I bring my Thor to play with his buddy Mico, they always have a blast together, and Thor will keep going until he can't go anymore. He has to take a long nap when he's done! 


Sent from Petguide.com Free App


----------



## Anubis_Star (Jul 25, 2012)

I do a lot of swimming with berlin to wear him out

Sent from Petguide.com Free App


----------



## MaggieRoseLee (Aug 17, 2001)

Hiking!


----------



## brightspot (Apr 18, 2013)

Let her play with the flirt pole! You can let her chase it and run and run! But when she catches it, let her have it. Don't tug. Teach her Give or Drop. And then chase some more! We did this when our pup started losing his baby teeth.


----------



## gabyeddo (Aug 14, 2013)

Thanks guys,
So I can still use the flirt pole.
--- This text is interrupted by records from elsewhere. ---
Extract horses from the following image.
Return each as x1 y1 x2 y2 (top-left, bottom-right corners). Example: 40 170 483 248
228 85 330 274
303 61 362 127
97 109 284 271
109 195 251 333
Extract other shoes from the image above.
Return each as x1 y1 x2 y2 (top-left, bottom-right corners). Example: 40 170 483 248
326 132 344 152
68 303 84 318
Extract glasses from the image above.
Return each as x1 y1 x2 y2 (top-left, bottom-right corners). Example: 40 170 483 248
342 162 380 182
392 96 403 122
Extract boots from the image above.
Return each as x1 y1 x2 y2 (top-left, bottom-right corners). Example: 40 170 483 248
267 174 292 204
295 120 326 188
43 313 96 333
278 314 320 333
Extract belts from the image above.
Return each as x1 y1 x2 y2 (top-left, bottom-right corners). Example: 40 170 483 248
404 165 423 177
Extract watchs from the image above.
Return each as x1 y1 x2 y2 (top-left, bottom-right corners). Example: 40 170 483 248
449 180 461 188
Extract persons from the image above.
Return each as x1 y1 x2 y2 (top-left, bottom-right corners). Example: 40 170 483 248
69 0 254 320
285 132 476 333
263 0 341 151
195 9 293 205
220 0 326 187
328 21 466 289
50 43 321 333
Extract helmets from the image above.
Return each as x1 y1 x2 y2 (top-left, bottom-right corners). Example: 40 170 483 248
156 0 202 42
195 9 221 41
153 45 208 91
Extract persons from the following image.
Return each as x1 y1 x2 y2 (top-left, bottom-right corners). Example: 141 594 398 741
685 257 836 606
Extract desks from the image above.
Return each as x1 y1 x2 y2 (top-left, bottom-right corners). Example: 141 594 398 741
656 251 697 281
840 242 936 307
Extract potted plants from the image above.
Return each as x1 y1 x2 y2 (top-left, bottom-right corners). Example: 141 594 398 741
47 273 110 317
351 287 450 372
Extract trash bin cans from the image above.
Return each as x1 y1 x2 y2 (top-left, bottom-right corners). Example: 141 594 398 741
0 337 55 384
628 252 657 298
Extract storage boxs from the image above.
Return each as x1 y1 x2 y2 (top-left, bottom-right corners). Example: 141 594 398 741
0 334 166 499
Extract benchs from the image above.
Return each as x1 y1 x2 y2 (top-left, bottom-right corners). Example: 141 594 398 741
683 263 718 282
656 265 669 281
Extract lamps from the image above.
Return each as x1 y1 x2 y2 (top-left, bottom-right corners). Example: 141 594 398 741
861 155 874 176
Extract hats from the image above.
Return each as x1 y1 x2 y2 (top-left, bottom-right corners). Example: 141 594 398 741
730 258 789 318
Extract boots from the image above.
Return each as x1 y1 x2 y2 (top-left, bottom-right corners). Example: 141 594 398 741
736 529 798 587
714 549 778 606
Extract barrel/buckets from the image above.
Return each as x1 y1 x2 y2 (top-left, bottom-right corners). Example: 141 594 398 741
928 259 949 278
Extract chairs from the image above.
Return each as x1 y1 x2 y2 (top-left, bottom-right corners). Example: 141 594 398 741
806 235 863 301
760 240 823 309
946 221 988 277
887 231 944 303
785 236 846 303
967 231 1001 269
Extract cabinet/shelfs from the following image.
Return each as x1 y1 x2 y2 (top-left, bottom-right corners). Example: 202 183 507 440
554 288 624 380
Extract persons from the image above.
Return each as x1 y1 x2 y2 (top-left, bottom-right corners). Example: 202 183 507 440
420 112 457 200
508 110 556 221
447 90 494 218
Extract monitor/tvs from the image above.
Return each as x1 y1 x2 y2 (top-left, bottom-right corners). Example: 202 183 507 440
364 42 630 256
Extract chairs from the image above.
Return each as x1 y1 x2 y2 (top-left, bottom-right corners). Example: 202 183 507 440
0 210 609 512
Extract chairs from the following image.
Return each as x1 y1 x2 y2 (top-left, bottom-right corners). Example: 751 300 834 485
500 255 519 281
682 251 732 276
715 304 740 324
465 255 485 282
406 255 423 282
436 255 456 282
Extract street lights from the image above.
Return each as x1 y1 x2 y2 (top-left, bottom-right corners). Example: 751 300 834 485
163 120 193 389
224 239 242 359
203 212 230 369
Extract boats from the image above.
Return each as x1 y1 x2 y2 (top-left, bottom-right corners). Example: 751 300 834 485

I don't want to take her outside yet because I think she might be in heat early. Recently, she often licks her girl part. Yesterday I walked out and saw 2 mastiffs from my neighbor looking at us. We made eyes contact and they made a move. So I ran back in the house cuz I don't want my pup to get terrorized by this big dogs. She's still small and we don't have fence. They came and waited at the front door for 5 mins, then my neighbor call them back. The club that I go to told me I shouldn't spay her at first heat. At least, let her grow out of it few times. And if I'm serious in the competition I should not spay.


Sent from Petguide.com Free App


----------